Ils sont assis dans le jardin, sous le tilleul. C'est un très grand arbre qui fait comme un toit au jardin, un très grand tilleul qui domine toute cette partie du quartier. Il craint qu'un jour on le lui fasse couper.
Ils sont assis au fond du jardin sous le tilleul, autour de la table ronde en métal, peinte d'un beau bleu profond, sa sœur est là.
Ils se sont assis autour de la table de métal ronde, une table de jardin pliable, que l'hiver on plie pour la reléguer dans ce qui fut le garage, peinte d'un beau bleu profond, comme une nuit où il y aurait des paillettes d'or, trouée par un motif de croix et de trous circulaires, des o minuscules et des plus ou des x, plutôt des x, une peinture d'un beau bleu profond, épaisse et brillante, comme un émail de potier.

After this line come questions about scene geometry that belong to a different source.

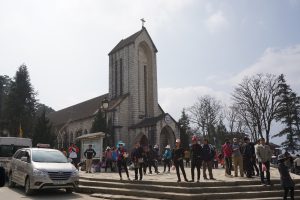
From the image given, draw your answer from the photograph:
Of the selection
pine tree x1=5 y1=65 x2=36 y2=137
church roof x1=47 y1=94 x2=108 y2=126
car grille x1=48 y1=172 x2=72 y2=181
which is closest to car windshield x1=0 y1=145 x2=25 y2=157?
car grille x1=48 y1=172 x2=72 y2=181

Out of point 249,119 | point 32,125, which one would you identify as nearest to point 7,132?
point 32,125

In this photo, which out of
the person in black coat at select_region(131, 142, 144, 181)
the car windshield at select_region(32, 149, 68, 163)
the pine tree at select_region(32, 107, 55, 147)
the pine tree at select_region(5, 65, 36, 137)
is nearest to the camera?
the car windshield at select_region(32, 149, 68, 163)

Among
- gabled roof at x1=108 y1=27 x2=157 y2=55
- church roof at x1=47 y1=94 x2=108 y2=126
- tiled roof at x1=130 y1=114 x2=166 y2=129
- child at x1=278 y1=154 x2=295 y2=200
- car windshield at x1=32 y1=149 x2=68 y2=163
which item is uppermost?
gabled roof at x1=108 y1=27 x2=157 y2=55

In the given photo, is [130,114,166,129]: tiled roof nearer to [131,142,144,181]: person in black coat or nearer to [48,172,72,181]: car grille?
[131,142,144,181]: person in black coat

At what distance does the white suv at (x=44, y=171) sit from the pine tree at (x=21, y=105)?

Elle s'est levée pour aider la servante.
Ils se sont assis dans l'ombre du tilleul, c'est encore l'été, il fait bon. Une plage de lumière sépare encore l'ombre du tilleul de la façade de la maison, la façade de ce côté-ci, une plage de lumière que traverse la servante, suivie par la nièce qui tient un grand plateau rectangulaire par les deux petites anses de laiton. Elles posent tout sur la table couverte d'une nappe à présent, la théière, les gâteaux, les tasses, etc. et la nièce revient s'asseoir à sa place, entre sa mère et son oncle, dans l'ombre du tilleul.